Finding the best talent for your tech company has no price – in fact, some tech companies are willing to bid against each other in order to get the right talent. For the past few months, tech companies in Paris (and, increasingly, London & Berlin) have been receiving weekly curated lists of tech talent on a new service, Breaz.io (on RudeList), where they can examine the talent profile, compose on offer and send it to them. Those offers come with a description of the company, the post, as well as the salary range, and talent – ranging from product designers to full stack engineers – can choose to except to refuse each offer, in the hopes of receiving a hirer offer.
The concept has attracted likes of Blablacar, Tinyclues, Prestashop & dozens others, who are making several offers per week, according to co-founder Corentin Guillemard, formely head of PayMill France (he left the company earlier this year, taking fellow Paymill employee Jean-Loup Karst with him). Guillemard says that last week alone, the 10 talents were offered more than €1 Million, meaning that each talent is receiving on average two offers of more than €50K (a decent salary in France).
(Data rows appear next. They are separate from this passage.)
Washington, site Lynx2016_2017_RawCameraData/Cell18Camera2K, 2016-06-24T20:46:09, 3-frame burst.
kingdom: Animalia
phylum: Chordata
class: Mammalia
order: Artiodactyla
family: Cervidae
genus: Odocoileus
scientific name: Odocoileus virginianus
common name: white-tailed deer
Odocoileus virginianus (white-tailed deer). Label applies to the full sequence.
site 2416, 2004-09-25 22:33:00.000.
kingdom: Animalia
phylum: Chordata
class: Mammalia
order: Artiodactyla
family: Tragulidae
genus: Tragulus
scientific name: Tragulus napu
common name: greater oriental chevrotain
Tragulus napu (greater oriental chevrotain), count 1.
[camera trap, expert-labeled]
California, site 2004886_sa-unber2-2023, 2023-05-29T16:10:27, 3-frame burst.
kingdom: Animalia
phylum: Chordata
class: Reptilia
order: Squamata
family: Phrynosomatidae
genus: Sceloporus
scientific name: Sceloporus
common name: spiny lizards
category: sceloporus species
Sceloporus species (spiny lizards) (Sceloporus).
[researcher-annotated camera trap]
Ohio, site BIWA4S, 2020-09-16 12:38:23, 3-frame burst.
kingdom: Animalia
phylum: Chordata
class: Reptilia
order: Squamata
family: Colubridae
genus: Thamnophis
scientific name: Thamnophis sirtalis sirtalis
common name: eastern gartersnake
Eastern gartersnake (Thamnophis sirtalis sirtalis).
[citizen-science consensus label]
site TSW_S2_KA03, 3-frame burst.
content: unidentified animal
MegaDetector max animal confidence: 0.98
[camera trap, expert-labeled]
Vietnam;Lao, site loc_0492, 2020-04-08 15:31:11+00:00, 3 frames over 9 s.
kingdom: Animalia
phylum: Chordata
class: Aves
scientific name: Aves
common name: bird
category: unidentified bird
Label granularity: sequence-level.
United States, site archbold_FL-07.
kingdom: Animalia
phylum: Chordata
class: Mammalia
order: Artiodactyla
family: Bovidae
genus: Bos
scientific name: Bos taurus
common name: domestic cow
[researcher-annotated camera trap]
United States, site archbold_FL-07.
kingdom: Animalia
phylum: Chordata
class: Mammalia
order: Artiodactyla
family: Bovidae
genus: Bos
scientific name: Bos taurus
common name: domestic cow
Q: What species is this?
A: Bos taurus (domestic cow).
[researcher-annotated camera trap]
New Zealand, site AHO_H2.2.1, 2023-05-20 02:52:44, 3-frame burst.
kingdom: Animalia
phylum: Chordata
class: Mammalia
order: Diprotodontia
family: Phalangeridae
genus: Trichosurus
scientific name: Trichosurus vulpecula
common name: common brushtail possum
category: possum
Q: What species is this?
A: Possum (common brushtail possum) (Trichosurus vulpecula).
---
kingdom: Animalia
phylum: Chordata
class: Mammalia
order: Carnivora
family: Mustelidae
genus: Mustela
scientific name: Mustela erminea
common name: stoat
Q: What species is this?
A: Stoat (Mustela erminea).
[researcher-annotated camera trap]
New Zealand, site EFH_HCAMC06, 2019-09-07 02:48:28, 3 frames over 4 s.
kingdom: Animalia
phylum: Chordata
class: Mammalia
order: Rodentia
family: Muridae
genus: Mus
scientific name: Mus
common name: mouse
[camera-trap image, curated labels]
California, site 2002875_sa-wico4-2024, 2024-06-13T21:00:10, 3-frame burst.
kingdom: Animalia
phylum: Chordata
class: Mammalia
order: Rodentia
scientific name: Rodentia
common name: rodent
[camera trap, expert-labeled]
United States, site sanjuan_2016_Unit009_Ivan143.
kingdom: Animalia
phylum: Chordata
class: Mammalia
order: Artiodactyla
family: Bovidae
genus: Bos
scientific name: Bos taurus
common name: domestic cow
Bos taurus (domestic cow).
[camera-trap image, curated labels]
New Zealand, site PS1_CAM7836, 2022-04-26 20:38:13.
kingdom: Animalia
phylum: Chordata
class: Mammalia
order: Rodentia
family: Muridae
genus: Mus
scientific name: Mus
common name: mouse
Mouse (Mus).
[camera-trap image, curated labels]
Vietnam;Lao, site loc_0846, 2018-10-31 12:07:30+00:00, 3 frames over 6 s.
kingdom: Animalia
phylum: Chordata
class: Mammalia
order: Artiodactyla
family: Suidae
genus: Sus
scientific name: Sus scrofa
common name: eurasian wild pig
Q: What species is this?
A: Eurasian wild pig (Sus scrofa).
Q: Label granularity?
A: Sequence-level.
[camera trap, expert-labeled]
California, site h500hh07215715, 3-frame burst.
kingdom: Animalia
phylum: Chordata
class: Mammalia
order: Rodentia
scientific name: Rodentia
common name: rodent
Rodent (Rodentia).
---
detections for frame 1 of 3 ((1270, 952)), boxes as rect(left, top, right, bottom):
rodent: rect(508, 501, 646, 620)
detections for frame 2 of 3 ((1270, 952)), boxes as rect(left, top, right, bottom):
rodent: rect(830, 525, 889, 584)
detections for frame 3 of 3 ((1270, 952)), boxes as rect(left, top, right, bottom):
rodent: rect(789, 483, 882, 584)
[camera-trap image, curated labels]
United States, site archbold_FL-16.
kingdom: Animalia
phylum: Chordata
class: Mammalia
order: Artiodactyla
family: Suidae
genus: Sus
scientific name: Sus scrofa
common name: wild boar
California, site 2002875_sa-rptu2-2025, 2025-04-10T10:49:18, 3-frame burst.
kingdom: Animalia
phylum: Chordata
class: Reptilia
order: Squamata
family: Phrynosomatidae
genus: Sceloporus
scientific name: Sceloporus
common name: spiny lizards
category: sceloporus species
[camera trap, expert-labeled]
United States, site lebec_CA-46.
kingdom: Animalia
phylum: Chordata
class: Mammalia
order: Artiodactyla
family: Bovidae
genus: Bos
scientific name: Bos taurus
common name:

Guillemard wasn’t shy about pointing out that the idea was inspired heavily by Hired, a Silicon Valley startup with the same model; however, where Breaz differs is their desire to change recruitment from a ‘headhunting fee’ model (getting paid a percentage of total annual salary upon recruitment), to a SaaS model. With Breaz, companies pay a monthly fee for each talent recruited on Breaz – the monthly cost lasts 18 months, and, should the employee leave before then, Breaz is no longer paid the monthly fee. In essence, Breaz aligns with its employers’ retention motivations – in addition, the burden of recruiting is spread out over multiple months.
Breaz is currently offering a €500 referral bonus for any user that invites tech talent to the platform which ultimately gets hired. The company is eye-ing the European market aggressively and hopes to solidify their position in Europe before Hired starts looking to Europe.